Average annual population change (%, from linear trend) of the four grassland breeding shorebird species in the mosaic areas (blank columns) and differences of this change with regular farmland, nature reserves and individual management (grey columns) in Friesland before (A) and after (B) the year of introduction of the mosaic management

A difference of +2 for regular farmland (first grey column table A) means that the annual population change on regular farmland is 2% better than with mosaic management. In bold are the differences between mosaic management and the other management types that increased after introduction of the mosaic management. * P < 0.10; * P < 0.05; ** P < 0.01; *** P < 0.001; n.s. not significant

Only for Northern Lapwing is the change of trend (% annual population change) before and after the introduction significant (from −7% to +4%, T = 2.64, df = 979, P = 0.008). With the other species, no significant change of trend after the introduction of mosaic management is found (Black-tailed Godwit T = −1.20, df = 980, P = 0.230, Redshank T = −1.29, df = 979, P = 0.197, Oystercatcher T = −0.84, df = 979, P = 0.398).

Comparisons with other management types

Before introduction of the mosaic management, the trends of the grassland breeding shorebird species in the (future) mosaic areas were already generally better than with the other management types. The exception was Northern Lapwing in regular farmland and reserves (Table 2a). After introduction of the mosaic management, the positive differences in trend persisted to different degrees [Table 2b, afterwards more differences are statistically significant, but this is, above all, a matter of more data points (8 years instead of four) that increase the chance of statistical significance]. With Black-tailed Godwit, Redshank and Oystercatcher, some differences increased and some decreased. Only with Northern Lapwing did all trend differences of mosaic management with the other management types increase (Table 2b). For Black-tailed Godwit, Redshank and Northern Lapwing (but not for Oystercatcher), the trend difference with individual management increased.

However, only for Northern Lapwing did the change of trend after introduction of the mosaic management get significantly better than the change of trend associated with the other management types (Table 3). For the other species, there was no difference in change of trend between the management types, with the exception of Oystercatcher in the nature reserves.
Table 3

Change of trend (% average annual population change, from linear trend) of the four grassland breeding shorebird species after the year of introduction of the mosaic management for the management types mosaic management, regular farmland, nature reserves and individual management in Friesland

Management type

Northern Lapwing

Black-tailed Godwit

Redshank

Oystercatcher

Mosaic management

+10**

−5

−6

−3

Individual management

+2

−1

−10

−2

Nature reserves

−1

−3

−3

+7**

Regular farmland

+1

−3

−6

+7

** P < 0.01, all other change of trend values were non-significant

Discussion and conclusions

In 1975, the first policy paper related to biodiversity conservation on farmland was published in the Netherlands aiming at enhancing grassland breeding shorebirds on both farmland and nature reserves. Since then, Dutch governments have tried to improve conservation efforts for these birds. At the start, relatively simple measures were taken, such as nest protection, postponed mowing and grazing types on individual farms: breeding birds as a ‘farm product’ (cf. Musters et al. 2001). Nowadays, a more system-oriented approach is being developed, taking into account all relevant breeding stages of the birds (settlement, nesting, non-fledging, fledging) on a much larger spatial scale. The result is spatial mosaic management beyond individual farm level, within which farmer collectives try to optimise their Agri-Environmental management. Our study assesses the results of this mosaic management for the first time, using data collected over 8 years during which one may expect effects to show at the population level.

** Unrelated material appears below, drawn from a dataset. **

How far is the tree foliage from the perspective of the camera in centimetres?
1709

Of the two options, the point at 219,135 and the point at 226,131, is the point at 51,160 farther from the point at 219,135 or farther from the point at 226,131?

Does mosaic management improve bird populations?

After the introduction of the mosaic management, only the trend for Northern Lapwing changed from negative to positive. The trends for the other three species did not significantly change, nor was the change better than that of the other management types. So, the results suggest that the mosaic management only worked for Northern Lapwing. This conclusion is surprising, because the mosaic management is especially aimed at the ecological requirements of the Black-tailed Godwit, the flagship species of the Dutch meadowbird community. The core of the mosaic management is to realize enough, spatially well situated, ‘chick land’ (tall grass suited for godwit chick survival). Northern Lapwings with their chicks avoid tall grass, but this species may benefit from other ingredients of the mosaic management, such as intensive nest protection and grazing. Northern Lapwing families prefer grazed fields, because of the short vegetation and probably because they run a smaller risk of predation there (Schekkerman et al. 2009).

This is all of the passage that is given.